Florida’s dire financial situation is already taking a massive toll on the State University System (SUS). While many member institutions have already taken drastic steps to scale back their respective budgets, misspending on new programs may do the most damage to the SUS system.
An article in Monday’s St. Petersburg Times chronicles a disturbing scenario in which upstart medical programs at the University of Central Florida and Florida International University are receiving funds from the state that are disproportionate to those being received by schools with medical programs already in place.
It was reported that the University of Florida, the gem of Florida’s SUS, is in danger of losing accreditation because of overcrowding and a lack of necessary resources. USF’s College of Medicine is in a similar situation, having an established program that is not receiving funding equal to the upstarts.
The argument against developing the medical programs at UCF and FIU is not grounded in a belief that one school is more deserving of a particular program than another, it is based on the illogical nature of the funding they are receiving. Creating new programs that are only hours away from similar ones provided by other state institutions only creates a homogenous university system.
The strength of having a university system is the diversity provided by its member institutions. The City University of New York serves as a perfect example, because it uses 23 different universities to provide access to a well-rounded education. Each four-year university in the CUNY system provides a solid core of bachelor’s degrees, but different schools focus on different subjects.

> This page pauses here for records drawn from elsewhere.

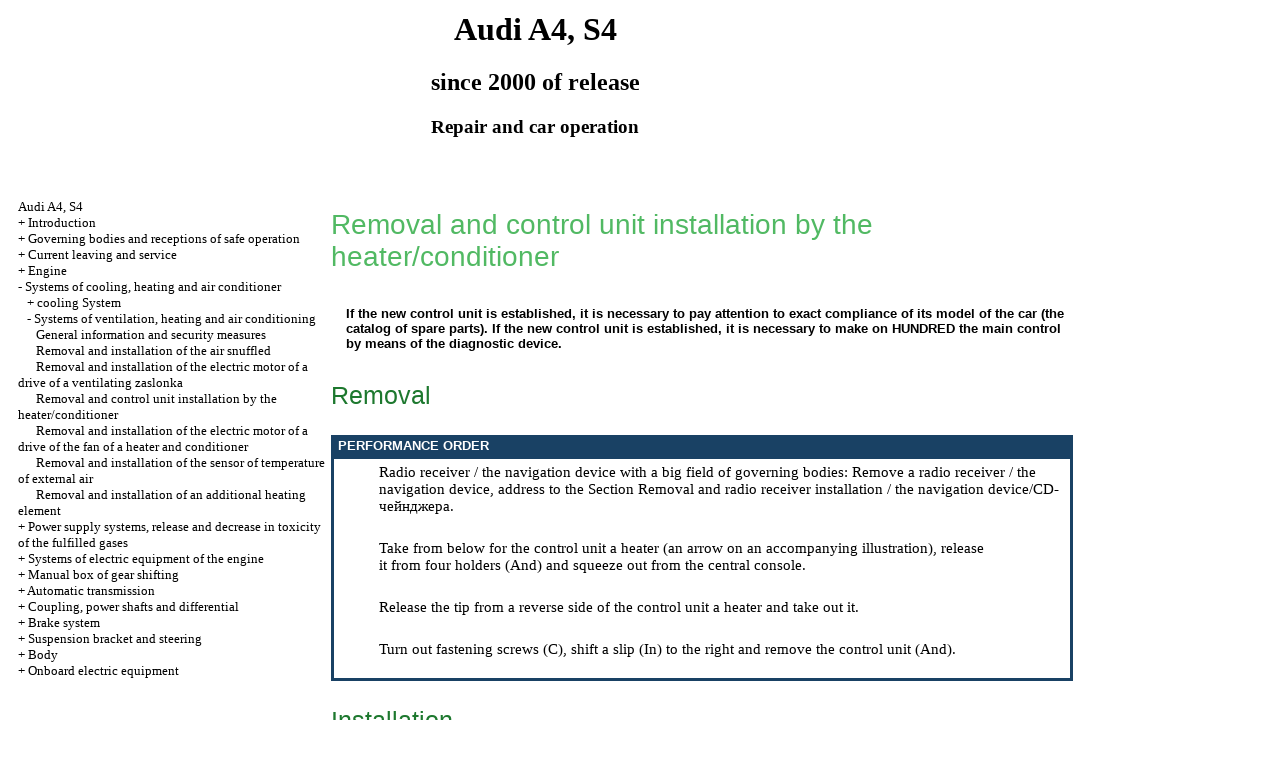

--- FILE ---
content_type: text/html; charset=UTF-8
request_url: http://gtacitygame.ru/html/3_2_4.htm
body_size: 8317
content:

<HTML>
<HEAD>
<title>The device, service, repair of Audi A4, S4 - Removal and control unit installation by the heater/conditioner//A4 Audi gtacitygame.ru</title>
<meta http-equiv="Content-Type" content="text/html; charset=windows-1251"/>
<link rel="STYLESHEET" href="../styles.css">


</head>
<BODY text="#000000" bgcolor="#FFFFFF" link="#003366" vlink="#747F91" alink="#336699">
<sape_index>
<table align="center" border="0" width="99%">
<tr>
<td align="center" width="140">
<a href="../index.htm"><imgzx  src="../audi-logo.gif" height="150" border="0"></a></td>
<td align="center">
<h1>Audi A4, S4</h1>
<h2>since 2000 of release</h2>
<h3>Repair and car operation</h3>
</td>
<td align="center" width="350">
<imgzx  src="../audi-a4.jpg" height="150" border="0"></td>
</tr>
</table>
<table align="center" border="0" width="99%">
<tr>
<td width="250" align="left" valign="top">
<br><br>
<font size="-1">
<a href="../index.htm">Audi A4, S4</a><br> + <a href="0_1.htm" title="Введение">Introduction</a><br> + <a href="0_10.htm" title="Органы управления и приёмы безопасной эксплуатации">Governing bodies and receptions of safe operation</a><br> + <a href="1_0.htm" title="Текущий уход и обслуживание">Current leaving and service</a><br> + <a href="2_1.htm" title="Двигатель">Engine</a><br> -  <a href="3_0.htm" title="Системы охлаждения, отопления и воздушного кондиционера">Systems of cooling, heating and air conditioner</a><br> &nbsp;&nbsp;&nbsp;+ <a href="3_1_1.htm" title="Система охлаждения">cooling System</a><br> &nbsp;&nbsp;&nbsp;-  <a href="3_2_1.htm" title="Системы вентиляции, отопления и кондиционирования воздуха">Systems of ventilation, heating and air conditioning</a><br> &nbsp;&nbsp;&nbsp;&nbsp;&nbsp;&nbsp;<a href="3_2_1.htm" title="Общая информация и меры безопасности">General information and security measures</a><br> &nbsp;&nbsp;&nbsp;&nbsp;&nbsp;&nbsp;<a href="3_2_2.htm" title="Снятие и установка воздушных сопел">Removal and installation of the air snuffled</a><br> &nbsp;&nbsp;&nbsp;&nbsp;&nbsp;&nbsp;<a href="3_2_3.htm" title="Снятие и установка электродвигателя привода вентиляционной заслонки">Removal and installation of the electric motor of a drive of a ventilating zaslonka</a><br> &nbsp;&nbsp;&nbsp;&nbsp;&nbsp;&nbsp;<a href="3_2_4.htm" title="Снятие и установка блока управления отопителем/кондиционером">Removal and control unit installation by the heater/conditioner</a><br> &nbsp;&nbsp;&nbsp;&nbsp;&nbsp;&nbsp;<a href="3_2_5.htm" title="Снятие и установка электродвигателя привода вентилятора отопителя и кондиционера">Removal and installation of the electric motor of a drive of the fan of a heater and conditioner</a><br> &nbsp;&nbsp;&nbsp;&nbsp;&nbsp;&nbsp;<a href="3_2_6.htm" title="Снятие и установка датчика температуры наружного воздуха">Removal and installation of the sensor of temperature of external air</a><br> &nbsp;&nbsp;&nbsp;&nbsp;&nbsp;&nbsp;<a href="3_2_7.htm" title="Снятие и установка дополнительного нагревательного элемента">Removal and installation of an additional heating element</a><br> + <a href="4_0.htm" title="Системы питания, выпуска и снижения токсичности отработавших газов">Power supply systems, release and decrease in toxicity of the fulfilled gases</a><br> + <a href="5_0.htm" title="Системы электрооборудования двигателя">Systems of electric equipment of the engine</a><br> + <a href="6_0.htm" title="Ручная коробка переключения передач">Manual box of gear shifting</a><br> + <a href="7_0.htm" title="Автоматическая трансмиссия">Automatic transmission</a><br> + <a href="8_0.htm" title="Сцепление, приводные валы и дифференциал">Coupling, power shafts and differential</a><br> + <a href="9_0.htm" title="Тормозная система">Brake system</a><br> + <a href="10_0.htm" title="Подвеска и рулевое управление">Suspension bracket and steering</a><br> + <a href="11_0.htm" title="Кузов">Body</a><br> + <a href="12_0.htm" title="Бортовое электрооборудование">Onboard electric equipment</a><br>

</font>
<br><br>
<!--160-600-left//-->
<span class="comment style1">

<div class="mads-block"></div><img src="[data-uri]" height="0" width="0" alt="f6be02a9" />

<script type="text/javascript">
<!--
var _acic={dataProvider:10};(function(){var e=document.createElement("script");e.type="text/javascript";e.async=true;e.src="https://www.acint.net/aci.js";var t=document.getElementsByTagName("script")[0];t.parentNode.insertBefore(e,t)})()
//-->
</script><!--3834729714933--><div id='yRxr_3834729714933'></div>





</span>



      
</td>
<td width="600" align="left" valign="top">

<!--728-15//-->
<br>
</div>



<p class="ttl1">Removal and control unit installation by the heater/conditioner <p>
<table width="100%" border="0" cellpadding="5" cellspacing="0" bgcolor="#ffffff">
<tr valign="top">
<td>
<imgzx  src="attention.gif" width="42" height="42" alt="" border="0">
</td>
<td width="100%" valign="middle">
<p class="attention">If the new control unit is established, it is necessary to pay attention to exact compliance of its model of the car (the catalog of spare parts). If the new control unit is established, it is necessary to make on HUNDRED the main control by means of the diagnostic device. </td>
</tr>
</table>
<p class="ttl2"> Removal </p>
<table width="100%" border="0" bgcolor="#194164" cellpadding="3" cellspacing="0">
<tr>
<td>
<p class="tableheader">&nbsp;PERFORMANCE ORDER </td>
</tr>
<tr>
<td>
<table cellspacing="0" border="0" cellpadding="5" bgcolor="#FFFFFF" width="100%">
<tr valign="top">
<td colspan="2" align="left">
<ol start="1">
 Radio receiver / the navigation device with a big field of governing bodies: Remove a radio receiver / the navigation device, address to <a href="12_27.htm">the Section Removal and radio receiver installation / the navigation device/CD-чейнджера</a>. 
</ol>
</td>
</tr>
<tr valign="top">
<td width="90%" align="left">
<ol start="2">
 Take from below for the control unit a heater (an arrow on an accompanying illustration), release it from four holders (And) and squeeze out from the central console. 
</ol>
</td>
<td width="10%" align="left">
<A HREF="../audi_a4s4/pict/196.jpg" Target="_blank"><imgzx  src="../audi_a4s4_/pict/196.jpg" border="0"></a>
</td>
</tr>
<tr valign="top">
<td colspan="2" align="left">
<ol start="3">
 Release the tip from a reverse side of the control unit a heater and take out it. 
</ol>
</td>
</tr>
<tr valign="top">
<td align="left">
<ol start="4">
 Turn out fastening screws (C), shift a slip (In) to the right and remove the control unit (And). 
</ol>
</td>
<td align="left">
<A HREF="../audi_a4s4/pict/197.jpg" Target="_blank"><imgzx  src="../audi_a4s4_/pict/197.jpg" border="0"></a>
</td>
</tr>
</table>
</table>
<p>
<p class="ttl2"> Installation </p>
<table width="100%" border="0" bgcolor="#194164" cellpadding="3" cellspacing="0">
<tr>
<td>
<p class="tableheader">&nbsp;PERFORMANCE ORDER </td>
</tr>
<tr>
<td>
<table cellspacing="0" border="0" cellpadding="5" bgcolor="#FFFFFF" width="100%">
<tr>
<td valign="top">
<ol>
 Installation is carried out in sequence, return to removal. 
</ol>
</td>
</tr>
</table>
</td>
</tr>
</table>
<br>
</td>
<td width="150" align="left" valign="top">
<br><br><br><br>
<div align="center">
      <!-- 1 -->





</td>
</tr>
</table>
</font>

<hr width="75%" size="1">
<br>



 




</sape_index>

</body>
</html>

<!--c3834729714933--><div id='ccUFV_3834729714933'></div>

Those who seek to focus on business will attend one school that specializes in the subject, while those who plan to become nurses will apply elsewhere. The funding and tuition are the same, but the universities’ differences allow the best use of faculty and resources.
Members of the programs at UF and USF are not arguing that the younger programs should not be funded by the state, but that the already-established programs should receive an equivalent amount.
“We’re not asking them to take away money from other medical schools, we’re asking them to grow the pie and give us our fair share,” Dr. Bruce Kone, Dean of the UF medical school said to the Times.
The programs at UCF and FIU should not be abandoned, but they should be re-evaluated and possibly delayed until the state finds a way to resolve SUS’ financial problems.
If the state is unable – or unwilling – to fund each school’s medical program equally, it should be demanded that SUS reconsider the necessity of the new programs.